Stakeholder deliberations, moderated by Mr Alekhya Datta, Director, TERI, and Mr NS Mondal, Former Member Secretary, Eastern Regional Power Committee, focused on shared regional constraints — including aging thermal assets, storage obligations, grid strengthening, hard-to-reach terrain in the North-East, workforce transition pressures, and institutional capacity gaps.
Participants emphasized that ETHENS must remain DISCOM-centric, with governance mechanisms that allow utilities to directly shape research priorities, pilot projects, and work programmes.

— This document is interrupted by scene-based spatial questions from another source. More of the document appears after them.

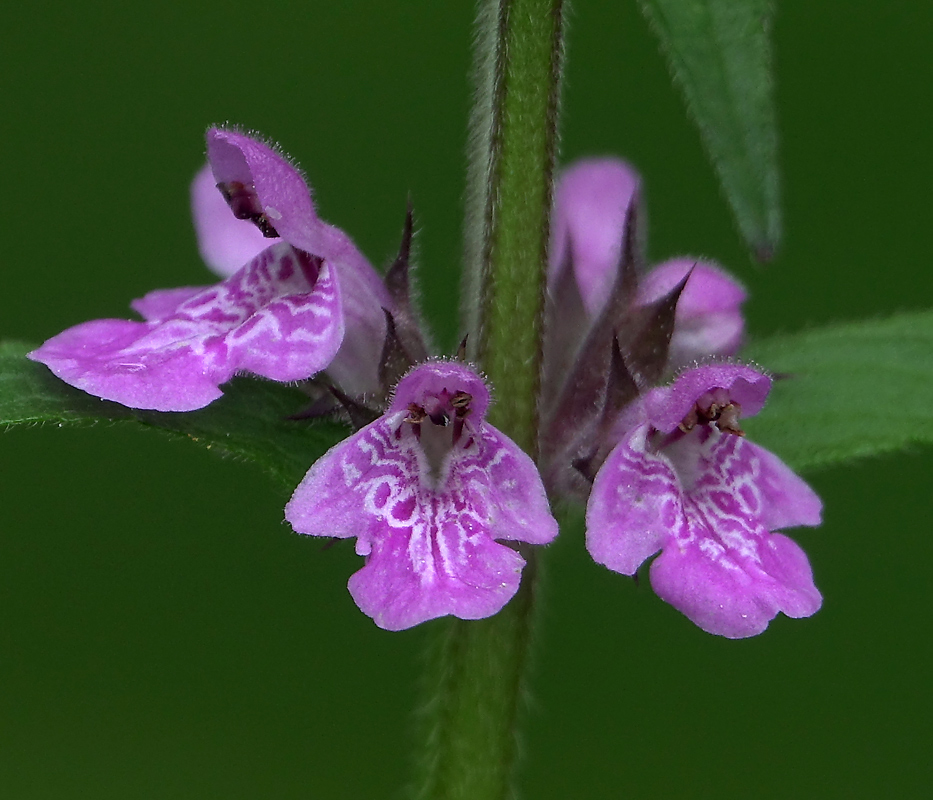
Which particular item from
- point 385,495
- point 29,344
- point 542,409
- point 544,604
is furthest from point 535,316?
point 29,344

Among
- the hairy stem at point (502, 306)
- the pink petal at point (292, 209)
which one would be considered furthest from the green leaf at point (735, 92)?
the pink petal at point (292, 209)

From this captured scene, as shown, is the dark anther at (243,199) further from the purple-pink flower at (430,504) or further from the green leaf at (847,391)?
the green leaf at (847,391)

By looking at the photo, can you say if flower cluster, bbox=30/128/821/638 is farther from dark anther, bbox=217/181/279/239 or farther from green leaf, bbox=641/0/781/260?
green leaf, bbox=641/0/781/260

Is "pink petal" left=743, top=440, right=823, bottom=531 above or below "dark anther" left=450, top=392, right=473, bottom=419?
below

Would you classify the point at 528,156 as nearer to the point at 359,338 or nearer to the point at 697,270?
the point at 359,338

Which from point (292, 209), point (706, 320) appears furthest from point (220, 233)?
point (706, 320)

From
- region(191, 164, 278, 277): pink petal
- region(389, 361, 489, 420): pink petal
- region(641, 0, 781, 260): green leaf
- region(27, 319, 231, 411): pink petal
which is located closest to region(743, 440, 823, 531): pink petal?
region(389, 361, 489, 420): pink petal
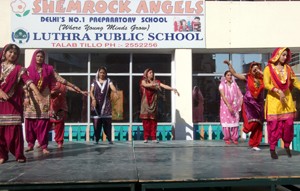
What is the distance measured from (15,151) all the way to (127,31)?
211 inches

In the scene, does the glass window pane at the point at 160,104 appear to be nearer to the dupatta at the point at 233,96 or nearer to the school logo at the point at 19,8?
the dupatta at the point at 233,96

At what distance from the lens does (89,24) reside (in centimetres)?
941

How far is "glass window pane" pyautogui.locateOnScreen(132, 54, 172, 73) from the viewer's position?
1009 cm

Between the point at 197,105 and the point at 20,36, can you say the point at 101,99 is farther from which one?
the point at 197,105

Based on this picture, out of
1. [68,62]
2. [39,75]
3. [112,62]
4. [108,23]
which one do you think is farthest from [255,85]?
[68,62]

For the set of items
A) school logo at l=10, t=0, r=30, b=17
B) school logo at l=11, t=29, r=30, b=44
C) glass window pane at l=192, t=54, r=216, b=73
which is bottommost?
glass window pane at l=192, t=54, r=216, b=73

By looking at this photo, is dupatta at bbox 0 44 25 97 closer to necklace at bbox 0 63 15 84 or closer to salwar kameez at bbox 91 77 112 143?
necklace at bbox 0 63 15 84

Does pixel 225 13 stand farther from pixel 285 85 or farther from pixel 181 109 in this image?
pixel 285 85

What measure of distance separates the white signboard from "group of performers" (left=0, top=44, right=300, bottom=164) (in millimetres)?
2391

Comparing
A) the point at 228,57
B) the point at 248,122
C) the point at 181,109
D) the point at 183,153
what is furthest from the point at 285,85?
the point at 228,57

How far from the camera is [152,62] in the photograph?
33.4 feet

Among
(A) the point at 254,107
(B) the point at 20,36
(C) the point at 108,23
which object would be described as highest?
(C) the point at 108,23

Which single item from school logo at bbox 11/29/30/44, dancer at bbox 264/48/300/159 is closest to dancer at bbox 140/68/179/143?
dancer at bbox 264/48/300/159

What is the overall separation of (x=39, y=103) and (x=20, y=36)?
4.23 meters
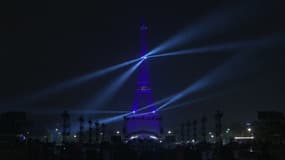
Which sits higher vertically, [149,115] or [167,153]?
[149,115]

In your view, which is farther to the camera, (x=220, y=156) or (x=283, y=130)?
(x=283, y=130)

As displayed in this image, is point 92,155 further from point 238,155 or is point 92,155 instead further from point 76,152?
point 238,155

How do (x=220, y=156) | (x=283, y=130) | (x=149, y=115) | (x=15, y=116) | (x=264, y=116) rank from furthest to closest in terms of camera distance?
(x=149, y=115) → (x=264, y=116) → (x=15, y=116) → (x=283, y=130) → (x=220, y=156)

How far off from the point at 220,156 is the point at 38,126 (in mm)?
115983

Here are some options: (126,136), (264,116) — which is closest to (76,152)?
(264,116)

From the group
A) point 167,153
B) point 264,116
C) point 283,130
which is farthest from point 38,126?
point 167,153

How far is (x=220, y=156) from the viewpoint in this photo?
33469 millimetres

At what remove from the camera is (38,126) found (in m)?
144

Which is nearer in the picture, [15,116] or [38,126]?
[15,116]

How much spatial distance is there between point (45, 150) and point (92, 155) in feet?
13.7

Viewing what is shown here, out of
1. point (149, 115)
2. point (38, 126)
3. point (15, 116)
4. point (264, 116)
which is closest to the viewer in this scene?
point (15, 116)

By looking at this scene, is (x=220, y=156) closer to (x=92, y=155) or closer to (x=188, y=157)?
(x=188, y=157)

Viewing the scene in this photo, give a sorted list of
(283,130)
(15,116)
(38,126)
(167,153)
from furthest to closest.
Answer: (38,126) < (15,116) < (283,130) < (167,153)

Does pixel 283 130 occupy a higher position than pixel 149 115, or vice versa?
pixel 149 115
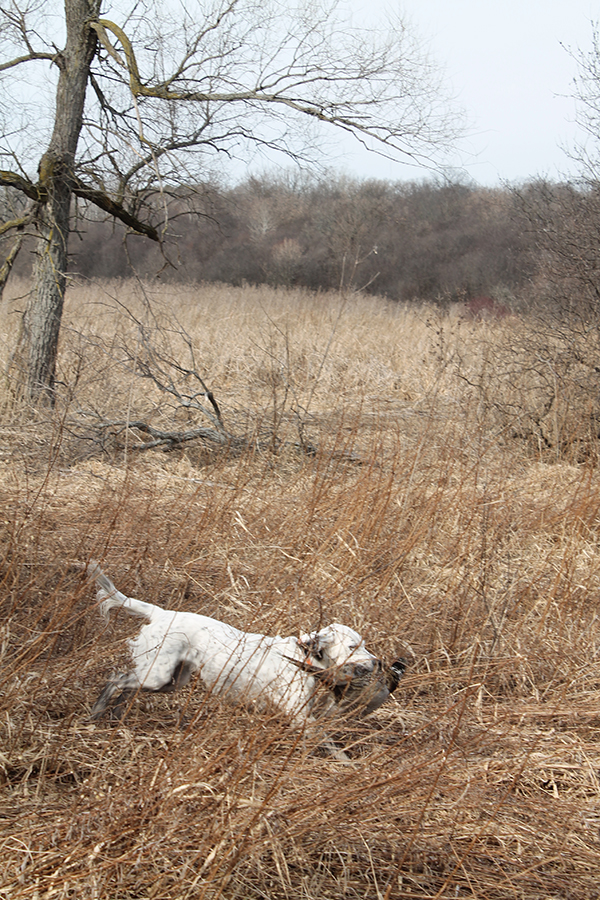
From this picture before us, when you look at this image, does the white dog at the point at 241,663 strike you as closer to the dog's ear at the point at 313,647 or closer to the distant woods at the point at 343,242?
the dog's ear at the point at 313,647

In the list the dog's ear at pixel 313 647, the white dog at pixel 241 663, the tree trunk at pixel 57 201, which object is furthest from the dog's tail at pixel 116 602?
the tree trunk at pixel 57 201

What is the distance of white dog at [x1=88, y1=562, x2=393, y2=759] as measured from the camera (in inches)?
84.8

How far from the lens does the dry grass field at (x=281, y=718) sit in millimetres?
1663

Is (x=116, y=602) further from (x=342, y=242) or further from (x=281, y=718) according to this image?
(x=342, y=242)

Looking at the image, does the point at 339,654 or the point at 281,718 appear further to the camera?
the point at 339,654

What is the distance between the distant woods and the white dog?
823 inches

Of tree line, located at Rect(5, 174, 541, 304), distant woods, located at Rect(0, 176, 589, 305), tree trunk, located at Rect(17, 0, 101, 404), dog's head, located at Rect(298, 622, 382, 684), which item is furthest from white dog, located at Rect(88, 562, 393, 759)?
tree line, located at Rect(5, 174, 541, 304)

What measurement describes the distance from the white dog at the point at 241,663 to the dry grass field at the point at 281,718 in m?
0.09

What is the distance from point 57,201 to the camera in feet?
20.5

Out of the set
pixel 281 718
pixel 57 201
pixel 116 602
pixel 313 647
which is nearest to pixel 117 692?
pixel 116 602

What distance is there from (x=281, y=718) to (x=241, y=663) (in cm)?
25

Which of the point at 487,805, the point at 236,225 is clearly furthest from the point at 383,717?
the point at 236,225

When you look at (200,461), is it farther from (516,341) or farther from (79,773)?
(79,773)

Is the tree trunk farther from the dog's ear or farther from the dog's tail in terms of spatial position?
the dog's ear
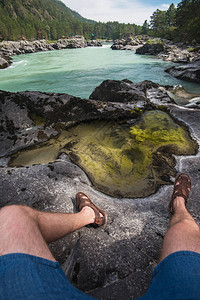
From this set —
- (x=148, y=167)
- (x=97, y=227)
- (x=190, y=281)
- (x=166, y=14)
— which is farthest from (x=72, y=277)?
(x=166, y=14)

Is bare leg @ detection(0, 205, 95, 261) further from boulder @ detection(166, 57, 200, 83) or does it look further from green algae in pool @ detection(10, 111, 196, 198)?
boulder @ detection(166, 57, 200, 83)

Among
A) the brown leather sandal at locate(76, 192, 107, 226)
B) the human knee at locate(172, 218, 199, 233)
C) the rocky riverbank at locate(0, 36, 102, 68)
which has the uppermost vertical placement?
the rocky riverbank at locate(0, 36, 102, 68)

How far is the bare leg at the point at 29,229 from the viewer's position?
1218 millimetres

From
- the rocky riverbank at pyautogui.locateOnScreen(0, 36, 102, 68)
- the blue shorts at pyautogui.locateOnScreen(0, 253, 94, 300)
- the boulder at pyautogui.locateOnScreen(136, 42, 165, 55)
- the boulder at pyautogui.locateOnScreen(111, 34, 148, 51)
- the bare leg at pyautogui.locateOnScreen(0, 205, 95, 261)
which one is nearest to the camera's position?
the blue shorts at pyautogui.locateOnScreen(0, 253, 94, 300)

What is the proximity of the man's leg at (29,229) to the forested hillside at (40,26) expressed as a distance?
82.9m

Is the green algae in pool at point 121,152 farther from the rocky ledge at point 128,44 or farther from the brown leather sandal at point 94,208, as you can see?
the rocky ledge at point 128,44

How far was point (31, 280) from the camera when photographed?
101 centimetres

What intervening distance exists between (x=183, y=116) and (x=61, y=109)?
4.63 m

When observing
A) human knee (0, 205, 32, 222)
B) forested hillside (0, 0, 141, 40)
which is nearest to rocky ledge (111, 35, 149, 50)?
forested hillside (0, 0, 141, 40)

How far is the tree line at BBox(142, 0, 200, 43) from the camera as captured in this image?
33781mm

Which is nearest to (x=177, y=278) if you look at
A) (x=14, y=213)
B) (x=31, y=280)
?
(x=31, y=280)

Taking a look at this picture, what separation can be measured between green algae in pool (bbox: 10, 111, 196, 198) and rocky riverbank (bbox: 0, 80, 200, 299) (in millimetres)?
95

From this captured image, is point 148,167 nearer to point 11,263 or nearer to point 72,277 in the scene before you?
point 72,277

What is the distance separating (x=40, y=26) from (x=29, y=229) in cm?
10899
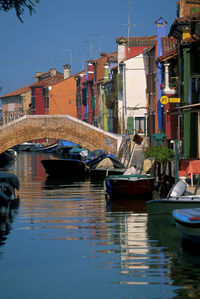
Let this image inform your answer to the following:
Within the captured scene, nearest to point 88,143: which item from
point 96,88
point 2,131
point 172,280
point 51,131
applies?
point 51,131

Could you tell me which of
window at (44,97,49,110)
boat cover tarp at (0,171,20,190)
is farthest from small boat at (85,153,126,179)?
window at (44,97,49,110)

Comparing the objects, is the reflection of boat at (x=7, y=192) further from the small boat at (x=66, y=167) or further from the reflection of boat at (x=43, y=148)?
the reflection of boat at (x=43, y=148)

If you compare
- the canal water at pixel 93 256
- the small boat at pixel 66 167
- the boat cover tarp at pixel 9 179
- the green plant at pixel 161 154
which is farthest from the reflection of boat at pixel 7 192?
the small boat at pixel 66 167

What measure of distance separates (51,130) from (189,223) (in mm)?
31057

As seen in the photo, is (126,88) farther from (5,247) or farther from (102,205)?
(5,247)

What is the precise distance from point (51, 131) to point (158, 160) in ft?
64.8

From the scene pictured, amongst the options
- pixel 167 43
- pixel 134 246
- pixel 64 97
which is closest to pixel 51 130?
pixel 167 43

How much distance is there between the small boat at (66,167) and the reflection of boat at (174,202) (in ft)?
70.5

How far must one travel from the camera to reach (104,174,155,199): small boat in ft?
73.0

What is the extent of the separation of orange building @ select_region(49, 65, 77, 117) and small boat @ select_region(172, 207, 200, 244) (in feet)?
203

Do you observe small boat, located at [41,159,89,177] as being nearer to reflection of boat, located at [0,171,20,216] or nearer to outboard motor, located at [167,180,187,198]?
reflection of boat, located at [0,171,20,216]

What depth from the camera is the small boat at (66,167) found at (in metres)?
36.9

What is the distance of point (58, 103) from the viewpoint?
76562 mm

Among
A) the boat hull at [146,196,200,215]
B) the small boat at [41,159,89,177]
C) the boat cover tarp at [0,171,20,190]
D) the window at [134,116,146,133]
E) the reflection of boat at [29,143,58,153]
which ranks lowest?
the reflection of boat at [29,143,58,153]
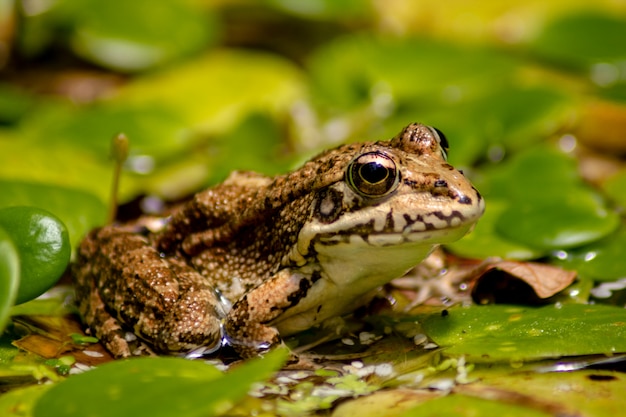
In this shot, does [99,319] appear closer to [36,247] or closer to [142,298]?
[142,298]

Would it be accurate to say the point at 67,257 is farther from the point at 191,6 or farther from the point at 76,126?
the point at 191,6

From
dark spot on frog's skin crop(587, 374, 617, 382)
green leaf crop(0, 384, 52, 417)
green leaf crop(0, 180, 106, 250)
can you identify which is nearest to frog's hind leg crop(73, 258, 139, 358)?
green leaf crop(0, 180, 106, 250)

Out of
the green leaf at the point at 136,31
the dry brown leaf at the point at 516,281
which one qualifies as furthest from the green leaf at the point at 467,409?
the green leaf at the point at 136,31

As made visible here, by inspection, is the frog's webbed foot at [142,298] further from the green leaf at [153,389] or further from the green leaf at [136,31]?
the green leaf at [136,31]

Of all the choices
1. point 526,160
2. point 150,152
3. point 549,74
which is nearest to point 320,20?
point 549,74

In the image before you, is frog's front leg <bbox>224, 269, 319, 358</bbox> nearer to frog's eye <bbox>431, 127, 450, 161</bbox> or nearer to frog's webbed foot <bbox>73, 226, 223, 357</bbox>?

Sharing initial reflections, Mr Debashis Sen (Retd. IAS), Former Chairman & Managing Director, West Bengal Housing Infrastructure Development Corporation, noted, “ETHENS is both timely and necessary because Eastern and Northeastern India face structural constraints terrain, grid limitations, higher delivery costs, and a legacy dependence on coal—that require solutions designed for local realities, not a generic template.”
The roundtable concluded with broad consensus on initiating immediate evidence-based studies and pilot interventions in areas such as storage integration, automation, forecasting tools, decentralized systems and capacity building.
Delivering the Vote of Thanks, Dr P K Bhattacharya, Director, TERI, stated, “ETHENS stands as a timely, region specific platform shaped by TERI with the support of DVC, recognizing that Eastern and Northeastern India cannot be served by a one size fits all energy strategy. By addressing the region’s unique constraints – lower renewable penetration, higher coal dependence, challenging terrain, weaker grids, and limited access to pilots and capacity building, ETHENS aims to accelerate a clean energy transition that is just, inclusive, and resilient.”
The deliberations will inform the formalization of ETHENS’ governance structure and first-year operational roadmap, with participating DISCOMs expected to play a key role in shaping its priorities.